Researcher: I Never Said Energy Drinks Were Dangerous (I Left That to My Colleague)

Monster BeverageMonster BeverageThe leader of a research team that measured the acute effects of energy drinks on heart function emphasizes that he never said those effects were dangerous, although press coverage of the study viewed the findings with alarm. Responding to criticism from Monster Beverage, which called the study "alarmist and misleading," University of Bonn radiologist Daniel Thomas tells Food Navigator:

Although energy drinks have previously been shown to enhance athletes' endurance, this is the first study using advanced imaging technology...to directly demonstrate the impact of an energy drink on myocardial contraction. Whether this increase in contractility is generally beneficial or not cannot be deducted from our study or from the current literature but warrants further investigation. Specifically, the dose dependency of this effect and long-term effects have yet to be investigated.

It's true that the study, which has not been published yet but was summarized at a recent meeting of the Radiological Society of North America, does not demonstrate any harmful effects from consuming energy drinks. But in a press release issued by the society, Thomas' collaborator, Jonas Dorner, suggested otherwise, saying, "There are concerns about the products' potential adverse side effects on heart function, especially in adolescents and young adults, but there is little or no regulation of energy drink sales." The press release reinforced this negative impression by citing an increase in "emergency department visits related to energy drink consumption." Dorner made sure the study would be portrayed as yet more evidence that energy drinks are a public health menace by adding, "The amount of caffeine [in energy drinks] is up to three times higher than in other caffeinated beverages like coffee or cola. There are many side effects known to be associated with a high intake of caffeine, including rapid heart rate, palpitations, rise in blood pressure and, in the most severe cases, seizures or sudden death."

As I pointed out on Monday, Dorner's statement that energy drinks contain more caffeine than coffee is flat-out wrong: In fact, coffee contains a lot more caffeine per milliliter than energy drinks do—more than twice as much, based on a comparison of Starbucks coffee and the energy drink used in Thomas and Dorner's study. That point is crucial because the health concerns raised by Dorner are health concerns about caffeine, meaning the emphasis on energy drinks cannot be rationally justified.
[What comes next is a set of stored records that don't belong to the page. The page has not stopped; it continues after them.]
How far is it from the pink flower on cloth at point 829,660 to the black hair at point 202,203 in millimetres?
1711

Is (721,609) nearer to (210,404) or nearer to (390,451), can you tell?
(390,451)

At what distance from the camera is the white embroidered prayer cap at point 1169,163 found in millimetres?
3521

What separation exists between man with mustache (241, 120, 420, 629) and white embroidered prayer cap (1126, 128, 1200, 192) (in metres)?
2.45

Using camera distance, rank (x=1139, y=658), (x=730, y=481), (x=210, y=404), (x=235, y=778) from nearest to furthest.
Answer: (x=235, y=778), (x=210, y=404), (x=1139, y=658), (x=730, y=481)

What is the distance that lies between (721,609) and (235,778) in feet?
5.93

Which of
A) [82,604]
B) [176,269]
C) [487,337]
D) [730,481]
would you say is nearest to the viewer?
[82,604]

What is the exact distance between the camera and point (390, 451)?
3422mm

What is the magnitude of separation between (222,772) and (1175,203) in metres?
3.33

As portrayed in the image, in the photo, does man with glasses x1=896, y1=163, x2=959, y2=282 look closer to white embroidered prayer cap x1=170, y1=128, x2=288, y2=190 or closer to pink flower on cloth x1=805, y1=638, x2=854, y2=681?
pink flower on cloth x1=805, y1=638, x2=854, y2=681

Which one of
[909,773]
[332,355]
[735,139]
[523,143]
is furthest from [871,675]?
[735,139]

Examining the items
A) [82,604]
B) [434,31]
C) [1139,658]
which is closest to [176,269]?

The relative doses suggest exactly the opposite of what Dorner implied: If caffeine is the problem, energy drinks are demonstrably safer than coffee.

Editor's Note: We invite comments and request that they be civil and on-topic. We do not moderate or assume any responsibility for comments, which are owned by the readers who post them. Comments do not represent the views of Reason.com or Reason Foundation. We reserve the right to delete any comment for any reason at any time. Report abuses.

  • Sunken Idaho||

    It would be much simpler to ask "what wouldn't you regulate?" and then just proceed from there. Besides twelve-year old girls looking for those nefarious, back-alley abortions, I can't think of anything outside the boundaries of bureaucratic nannies.

  • Hugh Akston||

    They would regulate those too, but only to make the the alleys cleaner, and to make sure they used a new coathanger every time.

    Regulations are the State's way of saying 'I Love You.'

  • Nazdrakke||

    If caffeine is the problem, energy drinks are demonstrably safer than coffee.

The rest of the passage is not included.